- [Supplied text]:
********************
[Python-ideas] new pickle semantics/API
Collin Winter
collinw at gmail.com
Fri Jan 26 00:39:58 CET 2007
On 1/25/07, Josiah Carlson <jcarlson at uci.edu> wrote:
> "tomer filiba" <tomerfiliba at gmail.com> wrote:
> > repr is made for humans of course, while serialization is
> > made for machines. they serves different purposes,
> > so they need different APIs.
>
> I happen to disagree. The only reason to use a different representation
> or API is if there are size and/or performance benefits to offering a
> machine readable vs. human readable format.
[snip]
> I'm know that there are real performance advantages to using (c)Pickle
> over repr/unrepr, but I use it also so that I can change settings with
> notepad (as has been necessary on occasion).
[snip]
> > all i'm after is the state of the object (which is expressed in terms of
> > other, more primitive objects).
>
> Right, but as 'primative objects' go, you cant get significantly more
> primitive than producing a string that can be naively understood by
> someone familliar with Python *and* the built-in Python parser.
> Nevermind that it works *today* with all of the types you specified
> earlier (with the exception of file objects - which you discover on
> parsing/reproducing the object).
You use pickle because it's more general than repr/unrepr, not because
it's faster or the result is smaller. Assuming you're talking about
the ConfigObj's unrepr mode
(http://www.voidspace.org.uk/python/configobj.html#unrepr-mode),
"""
The types that unrepr can work with are :
strings, lists tuples
None, True, False
dictionaries, integers, floats
longs and complex numbers
You can't store classes, types or instances.
"""
Pickle -- and the simplification API Tomer is proposing -- is far more
general than that. repr/unrepr is in no way a substitute.
********************
Condense the paragraph beginning "Right, but as 'primative objects' go" from the pickle semantics post above into a short list that keeps its main facts.

Data extracted from a collection
********************
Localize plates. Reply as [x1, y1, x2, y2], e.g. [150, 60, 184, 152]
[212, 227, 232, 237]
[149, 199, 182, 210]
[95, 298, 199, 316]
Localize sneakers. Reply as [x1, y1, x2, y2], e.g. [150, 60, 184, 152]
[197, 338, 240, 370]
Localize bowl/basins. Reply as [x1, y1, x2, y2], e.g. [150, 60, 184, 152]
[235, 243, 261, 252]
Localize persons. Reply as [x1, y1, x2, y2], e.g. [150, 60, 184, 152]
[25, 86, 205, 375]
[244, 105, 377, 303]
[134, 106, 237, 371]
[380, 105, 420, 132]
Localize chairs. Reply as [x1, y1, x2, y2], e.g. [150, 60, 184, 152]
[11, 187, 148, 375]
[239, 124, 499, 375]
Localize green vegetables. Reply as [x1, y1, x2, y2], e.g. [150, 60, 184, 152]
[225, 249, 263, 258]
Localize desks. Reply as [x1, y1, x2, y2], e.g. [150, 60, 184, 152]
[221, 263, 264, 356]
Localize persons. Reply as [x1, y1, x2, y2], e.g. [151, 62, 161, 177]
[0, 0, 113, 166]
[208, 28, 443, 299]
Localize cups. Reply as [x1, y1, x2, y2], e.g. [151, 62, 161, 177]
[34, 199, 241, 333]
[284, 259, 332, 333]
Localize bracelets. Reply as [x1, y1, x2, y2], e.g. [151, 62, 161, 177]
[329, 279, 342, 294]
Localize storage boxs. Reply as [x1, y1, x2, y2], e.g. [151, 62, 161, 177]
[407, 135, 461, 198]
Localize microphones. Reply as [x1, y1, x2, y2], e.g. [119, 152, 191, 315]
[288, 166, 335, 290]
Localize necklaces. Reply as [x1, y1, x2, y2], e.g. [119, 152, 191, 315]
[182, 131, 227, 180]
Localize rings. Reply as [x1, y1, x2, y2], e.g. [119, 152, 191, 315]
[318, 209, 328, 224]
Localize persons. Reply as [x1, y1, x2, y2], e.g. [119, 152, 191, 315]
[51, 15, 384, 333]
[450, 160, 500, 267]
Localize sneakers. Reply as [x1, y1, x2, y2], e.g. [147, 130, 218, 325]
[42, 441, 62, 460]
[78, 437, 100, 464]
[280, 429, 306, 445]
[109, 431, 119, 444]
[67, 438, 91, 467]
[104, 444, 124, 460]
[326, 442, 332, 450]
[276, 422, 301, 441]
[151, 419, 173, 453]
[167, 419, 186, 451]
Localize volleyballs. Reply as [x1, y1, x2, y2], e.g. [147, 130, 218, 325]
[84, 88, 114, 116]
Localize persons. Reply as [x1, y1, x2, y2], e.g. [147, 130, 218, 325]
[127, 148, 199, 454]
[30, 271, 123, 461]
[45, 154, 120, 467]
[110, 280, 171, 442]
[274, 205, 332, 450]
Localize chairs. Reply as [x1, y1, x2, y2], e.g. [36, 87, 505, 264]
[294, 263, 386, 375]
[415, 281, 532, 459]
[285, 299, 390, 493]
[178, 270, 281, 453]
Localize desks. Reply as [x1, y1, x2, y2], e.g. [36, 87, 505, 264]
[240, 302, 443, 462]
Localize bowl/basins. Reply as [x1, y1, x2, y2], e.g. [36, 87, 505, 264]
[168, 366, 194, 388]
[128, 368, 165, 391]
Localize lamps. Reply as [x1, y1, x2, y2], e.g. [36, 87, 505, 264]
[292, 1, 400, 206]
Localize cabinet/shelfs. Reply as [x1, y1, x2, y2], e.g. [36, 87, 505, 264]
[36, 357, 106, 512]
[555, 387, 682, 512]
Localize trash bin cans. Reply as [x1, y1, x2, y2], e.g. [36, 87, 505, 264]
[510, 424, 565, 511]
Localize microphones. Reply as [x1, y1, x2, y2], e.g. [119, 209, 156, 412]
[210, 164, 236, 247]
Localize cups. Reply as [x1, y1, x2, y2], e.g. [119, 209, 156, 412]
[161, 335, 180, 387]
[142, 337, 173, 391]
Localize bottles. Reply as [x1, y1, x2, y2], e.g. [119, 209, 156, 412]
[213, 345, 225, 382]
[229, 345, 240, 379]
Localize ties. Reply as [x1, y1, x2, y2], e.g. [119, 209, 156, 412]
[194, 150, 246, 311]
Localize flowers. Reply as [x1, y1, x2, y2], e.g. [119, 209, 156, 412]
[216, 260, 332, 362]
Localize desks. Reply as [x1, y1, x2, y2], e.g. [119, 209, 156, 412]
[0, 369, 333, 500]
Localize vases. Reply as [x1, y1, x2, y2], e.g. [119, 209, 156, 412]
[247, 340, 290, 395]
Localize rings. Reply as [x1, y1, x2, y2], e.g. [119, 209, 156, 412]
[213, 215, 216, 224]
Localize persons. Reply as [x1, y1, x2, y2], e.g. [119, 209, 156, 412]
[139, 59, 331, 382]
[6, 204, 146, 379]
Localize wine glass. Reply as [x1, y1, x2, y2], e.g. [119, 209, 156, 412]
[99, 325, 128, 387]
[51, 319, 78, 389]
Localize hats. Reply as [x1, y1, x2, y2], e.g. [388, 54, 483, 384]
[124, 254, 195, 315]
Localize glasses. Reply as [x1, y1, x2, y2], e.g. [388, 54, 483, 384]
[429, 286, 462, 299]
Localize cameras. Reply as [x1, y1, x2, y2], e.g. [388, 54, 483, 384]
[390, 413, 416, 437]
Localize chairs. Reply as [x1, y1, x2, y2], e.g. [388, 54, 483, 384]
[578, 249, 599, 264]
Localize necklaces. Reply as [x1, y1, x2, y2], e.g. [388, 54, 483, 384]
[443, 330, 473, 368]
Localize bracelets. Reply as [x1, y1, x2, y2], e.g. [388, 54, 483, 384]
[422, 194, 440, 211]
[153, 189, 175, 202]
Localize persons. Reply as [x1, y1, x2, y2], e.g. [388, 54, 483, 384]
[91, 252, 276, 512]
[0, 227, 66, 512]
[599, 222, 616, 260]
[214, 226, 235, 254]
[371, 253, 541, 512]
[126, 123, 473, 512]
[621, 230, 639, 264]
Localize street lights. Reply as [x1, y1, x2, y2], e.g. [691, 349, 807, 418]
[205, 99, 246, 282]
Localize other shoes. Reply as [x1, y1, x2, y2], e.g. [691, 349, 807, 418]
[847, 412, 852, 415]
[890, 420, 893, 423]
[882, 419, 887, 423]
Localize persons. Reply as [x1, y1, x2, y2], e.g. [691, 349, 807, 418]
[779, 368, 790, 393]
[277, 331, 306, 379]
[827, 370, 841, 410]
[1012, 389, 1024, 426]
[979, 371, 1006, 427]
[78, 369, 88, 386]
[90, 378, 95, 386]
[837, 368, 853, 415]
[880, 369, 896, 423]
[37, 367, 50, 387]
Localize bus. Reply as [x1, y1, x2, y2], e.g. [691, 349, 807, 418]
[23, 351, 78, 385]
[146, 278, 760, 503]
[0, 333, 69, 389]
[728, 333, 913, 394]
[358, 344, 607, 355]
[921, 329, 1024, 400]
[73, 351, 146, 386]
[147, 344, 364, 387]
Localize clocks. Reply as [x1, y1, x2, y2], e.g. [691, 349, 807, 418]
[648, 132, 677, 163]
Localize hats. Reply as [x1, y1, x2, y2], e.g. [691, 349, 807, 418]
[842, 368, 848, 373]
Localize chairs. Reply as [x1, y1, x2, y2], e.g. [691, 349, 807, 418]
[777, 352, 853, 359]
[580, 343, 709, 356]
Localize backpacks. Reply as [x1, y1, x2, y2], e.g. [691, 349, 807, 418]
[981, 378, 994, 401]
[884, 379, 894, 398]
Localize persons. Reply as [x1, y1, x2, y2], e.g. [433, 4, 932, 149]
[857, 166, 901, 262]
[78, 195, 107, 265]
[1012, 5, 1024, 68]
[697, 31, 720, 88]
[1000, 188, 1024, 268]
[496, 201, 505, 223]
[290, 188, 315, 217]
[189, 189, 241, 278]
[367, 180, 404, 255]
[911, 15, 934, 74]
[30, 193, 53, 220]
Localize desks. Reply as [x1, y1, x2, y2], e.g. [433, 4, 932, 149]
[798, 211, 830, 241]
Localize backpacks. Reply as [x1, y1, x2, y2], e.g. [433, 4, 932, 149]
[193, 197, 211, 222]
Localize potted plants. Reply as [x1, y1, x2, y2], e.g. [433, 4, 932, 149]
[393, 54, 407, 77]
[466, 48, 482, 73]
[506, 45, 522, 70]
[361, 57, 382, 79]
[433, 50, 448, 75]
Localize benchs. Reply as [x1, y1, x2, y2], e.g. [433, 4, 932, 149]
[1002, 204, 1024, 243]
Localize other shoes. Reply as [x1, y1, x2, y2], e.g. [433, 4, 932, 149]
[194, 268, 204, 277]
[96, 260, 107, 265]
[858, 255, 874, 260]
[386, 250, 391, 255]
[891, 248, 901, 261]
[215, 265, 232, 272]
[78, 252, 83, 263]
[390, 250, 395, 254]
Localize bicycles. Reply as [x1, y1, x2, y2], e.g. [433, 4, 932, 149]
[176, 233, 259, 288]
********************
- [Result of the exercise]:
- Among primitive objects, nothing is much more primitive than a string that both a person familiar with Python and the built-in Python parser can understand.
- This approach already works today with all the types listed earlier.
- File objects are the exception, and that shows up when the object is parsed or reproduced.